Baraj sistemi kalkarsa AKP iktidar olamaz
Bu seneki genel seçimlerde yüzde10 barajı, geçmiş seçimlere göre daha fazla tartışılmaya başlandı. CHP barajın yüzde 3’e inmesini istiyor. MHP de barajla ilgili bir hesaplarının olmadığını bildirdi.
Baraj konusu Anayasa Mahkemesi’nde “Hak ihlali” olarak görüşülecekti. Ancak Anayasa Mahkemesi, yüzde 10 seçim barajıyla ilgili başvuruyu bireysel başvuru olduğu için “kabul edilemez” olarak değerlendirip reddetti. Anayasa Mahkemesi Başkanı Haşim Kılıç da toplantıya katılmadı.
Eğer Anayasa Mahkemesi seçim barajı başvurusunu “Hak İhlali” görüp iptal etseydi bile, sonuç bu seneki seçimleri etkilemeyecekti. Çünkü Anayasa’da “seçim kanununda yapılan değişiklikler, bir yıl içinde yapılacak seçimde uygulanamaz” hükmü var.
Seçim barajının tartışılması, toplumda farklı ve yeni bakış açılarına neden oldu. Şimdi kamuoyunda bu kadar tartışılan ve demokrasi için bir hançer olarak görülen yüzde 10 seçim barajını kaldırır mı?
1- AKP seçim barajını kaldırmaz, çünkü: Yüzde 10 barajı kalkarsa, AKP Meclis’te çoğunluk olan 276 ’yı zor bulur. Baraj varken bu çoğunluğu bulması için yüzde 45 ve üstünde oy alması gerekir. Yüzde 45 oy oranına ulaşması ise zor görünüyor.
Ayrıca baraj kalkarsa, seçime katılım oranı da yüksek olur. Zira küçük partilere oy verenler de sandığa gider. Sandığa gitmeyenlerin oranı yüksek olunca, AKP’nin toplam içindeki payı artıyor. Sandığa gidenlerin oranı artarsa, AKP’nin payı da azalır.
AKP’nin oy oranında düşme olacağı bu günden bellidir. Her şeyden önce parti içinde 12 yılın getirdiği sorunlar ve anlaşmazlıklar var. Başbakan Davutoğlu daha dürüst olabilir. Ancak halka gerekli güveni veremedi.
Dahası AKP bütün kurumları ile kamuoyunu fazla gerdi. AKP’nin yurt dışındaki imajını hırpaladı. Eskiden, demokrasiyi getiriyor diye destek verenler, bugün “Türkiye otokrasiye mi gidiyor” sorusunu tartışıyorlar.

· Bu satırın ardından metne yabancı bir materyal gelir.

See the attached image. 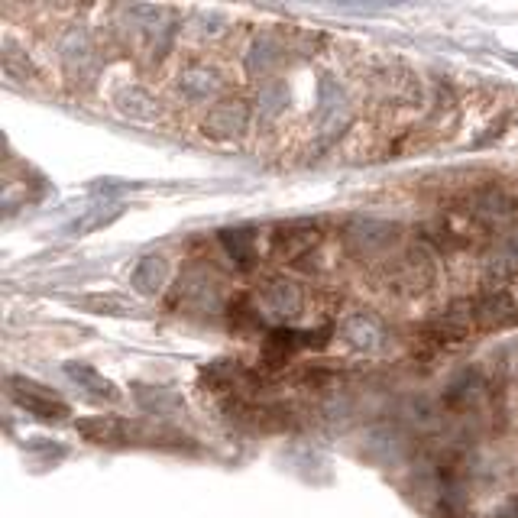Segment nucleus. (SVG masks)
<instances>
[{
	"label": "nucleus",
	"mask_w": 518,
	"mask_h": 518,
	"mask_svg": "<svg viewBox=\"0 0 518 518\" xmlns=\"http://www.w3.org/2000/svg\"><path fill=\"white\" fill-rule=\"evenodd\" d=\"M114 101L120 107V114L130 117V120H153L156 117V98L140 85H130V88H120L114 94Z\"/></svg>",
	"instance_id": "20"
},
{
	"label": "nucleus",
	"mask_w": 518,
	"mask_h": 518,
	"mask_svg": "<svg viewBox=\"0 0 518 518\" xmlns=\"http://www.w3.org/2000/svg\"><path fill=\"white\" fill-rule=\"evenodd\" d=\"M285 104H289V91L279 81H272V85L259 88V114L263 117H276L285 111Z\"/></svg>",
	"instance_id": "23"
},
{
	"label": "nucleus",
	"mask_w": 518,
	"mask_h": 518,
	"mask_svg": "<svg viewBox=\"0 0 518 518\" xmlns=\"http://www.w3.org/2000/svg\"><path fill=\"white\" fill-rule=\"evenodd\" d=\"M169 259L162 256V253H146L136 259V266L130 272V285L140 295H159L162 289H166V282H169Z\"/></svg>",
	"instance_id": "13"
},
{
	"label": "nucleus",
	"mask_w": 518,
	"mask_h": 518,
	"mask_svg": "<svg viewBox=\"0 0 518 518\" xmlns=\"http://www.w3.org/2000/svg\"><path fill=\"white\" fill-rule=\"evenodd\" d=\"M259 305H263L269 318L289 324L305 311V292L302 285L289 276H272L263 282V289H259Z\"/></svg>",
	"instance_id": "6"
},
{
	"label": "nucleus",
	"mask_w": 518,
	"mask_h": 518,
	"mask_svg": "<svg viewBox=\"0 0 518 518\" xmlns=\"http://www.w3.org/2000/svg\"><path fill=\"white\" fill-rule=\"evenodd\" d=\"M91 444L104 447H182L185 434L162 428V425H146L136 418H120V415H94L81 418L75 425Z\"/></svg>",
	"instance_id": "1"
},
{
	"label": "nucleus",
	"mask_w": 518,
	"mask_h": 518,
	"mask_svg": "<svg viewBox=\"0 0 518 518\" xmlns=\"http://www.w3.org/2000/svg\"><path fill=\"white\" fill-rule=\"evenodd\" d=\"M7 392L10 399L17 402L23 412H30L33 418H43V421H65L68 418V402L62 399L59 392H52L49 386L36 383V379H26V376H10L7 379Z\"/></svg>",
	"instance_id": "3"
},
{
	"label": "nucleus",
	"mask_w": 518,
	"mask_h": 518,
	"mask_svg": "<svg viewBox=\"0 0 518 518\" xmlns=\"http://www.w3.org/2000/svg\"><path fill=\"white\" fill-rule=\"evenodd\" d=\"M347 117H350V104H347L344 88H340L331 75H324L321 85H318V107H315V124H318V130L321 133L337 130L340 124H347Z\"/></svg>",
	"instance_id": "9"
},
{
	"label": "nucleus",
	"mask_w": 518,
	"mask_h": 518,
	"mask_svg": "<svg viewBox=\"0 0 518 518\" xmlns=\"http://www.w3.org/2000/svg\"><path fill=\"white\" fill-rule=\"evenodd\" d=\"M179 302L188 308L211 311L221 305V285L214 276H208L204 269H192L188 276L179 279Z\"/></svg>",
	"instance_id": "12"
},
{
	"label": "nucleus",
	"mask_w": 518,
	"mask_h": 518,
	"mask_svg": "<svg viewBox=\"0 0 518 518\" xmlns=\"http://www.w3.org/2000/svg\"><path fill=\"white\" fill-rule=\"evenodd\" d=\"M230 324L237 327V331H256L263 318H259V308L247 305V302H234L230 305Z\"/></svg>",
	"instance_id": "24"
},
{
	"label": "nucleus",
	"mask_w": 518,
	"mask_h": 518,
	"mask_svg": "<svg viewBox=\"0 0 518 518\" xmlns=\"http://www.w3.org/2000/svg\"><path fill=\"white\" fill-rule=\"evenodd\" d=\"M59 59L65 65L68 78L75 81H91L101 68L98 46H94L88 30H78V26H72V30L59 39Z\"/></svg>",
	"instance_id": "4"
},
{
	"label": "nucleus",
	"mask_w": 518,
	"mask_h": 518,
	"mask_svg": "<svg viewBox=\"0 0 518 518\" xmlns=\"http://www.w3.org/2000/svg\"><path fill=\"white\" fill-rule=\"evenodd\" d=\"M85 305L88 311H98V315H127V302H120V298H85Z\"/></svg>",
	"instance_id": "26"
},
{
	"label": "nucleus",
	"mask_w": 518,
	"mask_h": 518,
	"mask_svg": "<svg viewBox=\"0 0 518 518\" xmlns=\"http://www.w3.org/2000/svg\"><path fill=\"white\" fill-rule=\"evenodd\" d=\"M250 127V107L243 101H217L204 117V136L211 140H234Z\"/></svg>",
	"instance_id": "8"
},
{
	"label": "nucleus",
	"mask_w": 518,
	"mask_h": 518,
	"mask_svg": "<svg viewBox=\"0 0 518 518\" xmlns=\"http://www.w3.org/2000/svg\"><path fill=\"white\" fill-rule=\"evenodd\" d=\"M62 373L68 383L75 386V392L81 395V399H88V402H98V405H117L120 402V389L107 379L104 373L94 370L91 363H65L62 366Z\"/></svg>",
	"instance_id": "7"
},
{
	"label": "nucleus",
	"mask_w": 518,
	"mask_h": 518,
	"mask_svg": "<svg viewBox=\"0 0 518 518\" xmlns=\"http://www.w3.org/2000/svg\"><path fill=\"white\" fill-rule=\"evenodd\" d=\"M470 214L480 224H502L515 214V201L502 192V188L489 185V188H480V192L470 198Z\"/></svg>",
	"instance_id": "14"
},
{
	"label": "nucleus",
	"mask_w": 518,
	"mask_h": 518,
	"mask_svg": "<svg viewBox=\"0 0 518 518\" xmlns=\"http://www.w3.org/2000/svg\"><path fill=\"white\" fill-rule=\"evenodd\" d=\"M318 240H321V230L315 224H289V227L276 230V237H272V253L279 259H295V256L308 253Z\"/></svg>",
	"instance_id": "15"
},
{
	"label": "nucleus",
	"mask_w": 518,
	"mask_h": 518,
	"mask_svg": "<svg viewBox=\"0 0 518 518\" xmlns=\"http://www.w3.org/2000/svg\"><path fill=\"white\" fill-rule=\"evenodd\" d=\"M428 331L438 337V340H467L473 331H480L476 327V311H473V302H454L451 308H444L438 318L431 321Z\"/></svg>",
	"instance_id": "10"
},
{
	"label": "nucleus",
	"mask_w": 518,
	"mask_h": 518,
	"mask_svg": "<svg viewBox=\"0 0 518 518\" xmlns=\"http://www.w3.org/2000/svg\"><path fill=\"white\" fill-rule=\"evenodd\" d=\"M473 311H476V327L480 331H489V327H509V324H518V305L512 302L509 292H489L483 298H476L473 302Z\"/></svg>",
	"instance_id": "11"
},
{
	"label": "nucleus",
	"mask_w": 518,
	"mask_h": 518,
	"mask_svg": "<svg viewBox=\"0 0 518 518\" xmlns=\"http://www.w3.org/2000/svg\"><path fill=\"white\" fill-rule=\"evenodd\" d=\"M221 247L230 253L237 266H253L256 263V230L250 227H227L221 230Z\"/></svg>",
	"instance_id": "19"
},
{
	"label": "nucleus",
	"mask_w": 518,
	"mask_h": 518,
	"mask_svg": "<svg viewBox=\"0 0 518 518\" xmlns=\"http://www.w3.org/2000/svg\"><path fill=\"white\" fill-rule=\"evenodd\" d=\"M340 337H344L353 350L370 353L383 344V324H379L373 315H353L344 321V327H340Z\"/></svg>",
	"instance_id": "17"
},
{
	"label": "nucleus",
	"mask_w": 518,
	"mask_h": 518,
	"mask_svg": "<svg viewBox=\"0 0 518 518\" xmlns=\"http://www.w3.org/2000/svg\"><path fill=\"white\" fill-rule=\"evenodd\" d=\"M120 204H111V201H101V204H91V208L85 211V214H78L72 224H68V230H72V234H78V237H85V234H94V230H104L107 224H114L117 217H120Z\"/></svg>",
	"instance_id": "21"
},
{
	"label": "nucleus",
	"mask_w": 518,
	"mask_h": 518,
	"mask_svg": "<svg viewBox=\"0 0 518 518\" xmlns=\"http://www.w3.org/2000/svg\"><path fill=\"white\" fill-rule=\"evenodd\" d=\"M402 237V227L395 221H379V217H357L344 227V247L347 253L370 259V256H386Z\"/></svg>",
	"instance_id": "2"
},
{
	"label": "nucleus",
	"mask_w": 518,
	"mask_h": 518,
	"mask_svg": "<svg viewBox=\"0 0 518 518\" xmlns=\"http://www.w3.org/2000/svg\"><path fill=\"white\" fill-rule=\"evenodd\" d=\"M282 62V49L276 43H269V39H259V43H253L250 56H247V72L256 75V78H266L279 68Z\"/></svg>",
	"instance_id": "22"
},
{
	"label": "nucleus",
	"mask_w": 518,
	"mask_h": 518,
	"mask_svg": "<svg viewBox=\"0 0 518 518\" xmlns=\"http://www.w3.org/2000/svg\"><path fill=\"white\" fill-rule=\"evenodd\" d=\"M493 518H518V499H512L509 506H502L499 512H493Z\"/></svg>",
	"instance_id": "27"
},
{
	"label": "nucleus",
	"mask_w": 518,
	"mask_h": 518,
	"mask_svg": "<svg viewBox=\"0 0 518 518\" xmlns=\"http://www.w3.org/2000/svg\"><path fill=\"white\" fill-rule=\"evenodd\" d=\"M4 72L13 75V78H30L33 75V65H30V59H26L17 46L7 43L4 46Z\"/></svg>",
	"instance_id": "25"
},
{
	"label": "nucleus",
	"mask_w": 518,
	"mask_h": 518,
	"mask_svg": "<svg viewBox=\"0 0 518 518\" xmlns=\"http://www.w3.org/2000/svg\"><path fill=\"white\" fill-rule=\"evenodd\" d=\"M515 272H518V234L502 240L499 250L486 259V282L496 285V292H499V285H506Z\"/></svg>",
	"instance_id": "18"
},
{
	"label": "nucleus",
	"mask_w": 518,
	"mask_h": 518,
	"mask_svg": "<svg viewBox=\"0 0 518 518\" xmlns=\"http://www.w3.org/2000/svg\"><path fill=\"white\" fill-rule=\"evenodd\" d=\"M431 279H434V263L421 250L392 259V266L386 269V285L399 295H421L431 285Z\"/></svg>",
	"instance_id": "5"
},
{
	"label": "nucleus",
	"mask_w": 518,
	"mask_h": 518,
	"mask_svg": "<svg viewBox=\"0 0 518 518\" xmlns=\"http://www.w3.org/2000/svg\"><path fill=\"white\" fill-rule=\"evenodd\" d=\"M179 91L185 94L188 101H214L217 94L224 91V81L221 75L214 72V68H188V72H182L179 78Z\"/></svg>",
	"instance_id": "16"
}]
</instances>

O kadar ki yabancılar “AKP iktidardan giderse, Avrupa Birliği Türk halkını otokrasiden çıkmış mazlum gibi görüp, hemen AB’ye girmesini ister” şeklinde yorumlar yapıyorlar.
Bu şartlarda, AKP’nin yüzde 40 ve altında oy alması bekleniyor. CHP’nin seçim barajının kaldırılmasından yana tavır koyması da bu hesaba dayanıyor.
2- Kanun değişmez ve baraj kalkmazsa, AKP’nin gitmesini isteyenler bu defa BDP yüzde 10 barajını geçsin diye BDP’ye oy verebilirler. BDP yüzde 10 barajını geçerse, bunun en büyük maliyeti yine AKP için olur. Ne var ki bu hesabı yapanlar, AKP 276’yı çıkaramazsa, CHP ve MHP ile değil BDP ile koalisyon yapar. Bu defa koalisyon ortağı olarak BDP, AKP’den daha fazla taviz koparır.
3- Kamuoyunda baraj sorunu, demokrasinin bir göstergesi olarak algılanmaya başlandı. 1980 öncesi, siyasi partilerde ön seçim zorunlu idi ve baraj yoktu.
Barajın getirilmesinde, 1980 öncesi Meclis’teki siyasi istikrarsızlığın da önemli payı var. CHP, 1973 seçimlerinden birinci parti olarak çıkmış ama tek başına hükümet kuracak çoğunluğu elde edememişti. Sonradan oluşan koalisyonlar da Meclis’te istikrar getirmedi.
Sonuç olarak Türkiye, geçmişte bugünkünden daha demokratik seçimler yaşamıştır. Bugün ön seçim ve baraj sorunu, demokrasinin ayıpları olarak durmaktadır.